> Zu bearbeitende Aufgaben:
1. Gib bitte den Artikel über die Königsberger Studenten von „Eine jüngste Meinungsumfrage“ bis einschließlich „Immanuel-Kant-Universität im Ausland.“ wieder und benenne dabei „Königsberger Gebiet“ in „Kaliningrader Gebiet“ um.
2. Wie viele Angehörige der Immanuel-Kant-Universität studieren laut dem Artikel über die Königsberger Studenten in diesem Jahr im Ausland?

> Dokument:
┄┄┄┄┄┄┄┄┄┄

Hoffnungsträger treibt es weg
Königsbergs Jungakademiker sehen ihre Zukunft außerhalb des Gebietes
von Jurij Tschernyschew

Eine jüngste Meinungsumfrage unter Studenten verschiedener Fachrichtungen der Königsberger Hochschulen, die kurz vorm Abschluß ihres Studiums stehen, hat zum Ergebnis, daß die Mehrzahl das Königsberger Gebiet verlassen möchte. Der größte Teil dieser Jugendlichen will ins nicht-russische Europa und der Rest nach Moskau oder Sankt Petersburg ziehen. Unter den europäischen Staaten wurden öfters die Republik Polen, die Bundesrepublik Deutschland und das Königreich Schweden als Wunschziel genannt. Die Mehrheit der Studenten hat diese europäischen Länder bereits besucht und insofern ziemlich gute Vorstellung vom Leben in diesen Staaten. In diesem Jahr zum Beispiel studieren 500 Angehörige der Immanuel-Kant-Universität im Ausland.

┄┄┄┄┄┄┄┄┄┄

> Datenteil:
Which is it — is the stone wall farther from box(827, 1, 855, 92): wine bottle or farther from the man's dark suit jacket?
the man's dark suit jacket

┄┄┄┄┄┄┄┄┄┄

> Ergebnisse je Aufgabe:
1.
Eine jüngste Meinungsumfrage unter Studenten verschiedener Fachrichtungen der Königsberger Hochschulen, die kurz vorm Abschluß ihres Studiums stehen, hat zum Ergebnis, daß die Mehrzahl das Kaliningrader Gebiet verlassen möchte. Der größte Teil dieser Jugendlichen will ins nicht-russische Europa und der Rest nach Moskau oder Sankt Petersburg ziehen. Unter den europäischen Staaten wurden öfters die Republik Polen, die Bundesrepublik Deutschland und das Königreich Schweden als Wunschziel genannt. Die Mehrheit der Studenten hat diese europäischen Länder bereits besucht und insofern ziemlich gute Vorstellung vom Leben in diesen Staaten. In diesem Jahr zum Beispiel studieren 500 Angehörige der Immanuel-Kant-Universität im Ausland.

2. In diesem Jahr studieren 500 Angehörige der Immanuel-Kant-Universität im Ausland.